American playwright Anne Washburn, director Robert Icke and a hard-working cast set off on an exploration of how cultures, myths and even religions are born, with Washburn imagining a future in which bits of our present popular culture, mangled and misremembered, take on new and quasi-holy forms to meet the needs of a new world.
The play opens a little after some apocalyptic event (evidently less a war than a simultaneous meltdown of all nuclear reactors and power grids) has decimated the population and left the survivors in a pre-industrial, pre-electric existence. It begins with some survivors sitting around a fire distracting themselves by trying to remember the plot of a typical episode of the TV cartoon show The Simpsons.

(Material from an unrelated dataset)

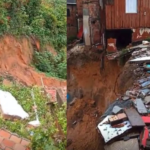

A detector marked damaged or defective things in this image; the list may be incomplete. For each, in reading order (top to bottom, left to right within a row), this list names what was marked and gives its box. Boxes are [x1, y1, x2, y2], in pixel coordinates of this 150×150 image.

damaged structure [82, 0, 150, 52]
damaged structure [97, 40, 150, 149]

Jump ahead seven years and the now agrarian and horse-drawn society (Why no one was able to re-invent electricity, steam power or the internal combustion engine is never explained) is entertained by travelling theatre troupes who enact mangled and low-tech versions of Simpsons episodes.

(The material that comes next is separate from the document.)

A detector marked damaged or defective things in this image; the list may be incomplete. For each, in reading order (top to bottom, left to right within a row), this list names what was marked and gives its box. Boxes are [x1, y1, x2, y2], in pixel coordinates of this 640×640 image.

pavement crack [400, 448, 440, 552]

Move forward another 75 years and we find a new religion with the performance of a mass/oratorio/opera in which barely recognisable avatars of the Simpsons are jumbled together with bits of Peter Pan, Beetlejuice, Cape Fear, The Mikado and other remnants of our culture, set to music ranging from opera to rap to Britney Spears.
Some of it is very clever. In the second act the touring players include commercial breaks in their performances, but while they remember that the ads were all little plays about happy families, they've completely forgotten that they were selling things. And frequent bursts of laughter from various parts of the audience indicate that the third act oratorio is full of passing pop culture references I didn't catch.

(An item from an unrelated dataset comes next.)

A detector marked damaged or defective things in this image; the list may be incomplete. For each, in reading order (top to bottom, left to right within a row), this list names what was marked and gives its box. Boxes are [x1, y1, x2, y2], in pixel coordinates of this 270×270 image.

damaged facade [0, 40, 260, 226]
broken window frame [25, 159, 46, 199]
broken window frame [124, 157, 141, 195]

And surely Anne Washburn's basic insight is a good one – however much of a comic jumble the oratorio is, it does suggest how myths are formed (Think of how northern European winter rituals were mashed into the Nativity story to produce the Christmas tree).
The problem is that all this is an intellectual construct that you might appreciate in retrospect, but that has little clarity or theatrical life in performance.
Lobby chatter during both intervals tended toward 'So what's the point?', and while the last act has enough pop culture in-jokes to be entertaining, the first two are showing us people we have little interest in (and in the very dark first act can barely see) doing things that have little meaning for us, all to no clear purpose.
Meanwhile the playwright makes some artistic choices that I think are self-defeating. I can understand how it is central to her vision that the new mythology drift away from the facts, but both theoretically and theatrically that's disappointing.
We'd like to believe that there are some remnants of the historical Jesus left in Christianity, some of the real Queen Victoria remaining in our shared image of her. But at no time do any of the versions of the Simpsons – the survivors' memories, the players' recreations or the celebrants' ceremony – resemble or in any way evoke the originals.
And that is a theatrical error, because audiences want to see glimpses, however fleeting, of the Bart, Homer and others that they know, and will lose connection to the play as they repeatedly fail to appear.
The result is an evening whose power lies almost entirely in the concept and not the execution, whose concept takes too long to become clear (if it does at all), and whose execution is not as inviting, evocative or entertaining as the concept deserved.
None of this is a criticism of the actors, whose commitment and dedication to a difficult script and whose abilities and versatility as performers are unquestionable.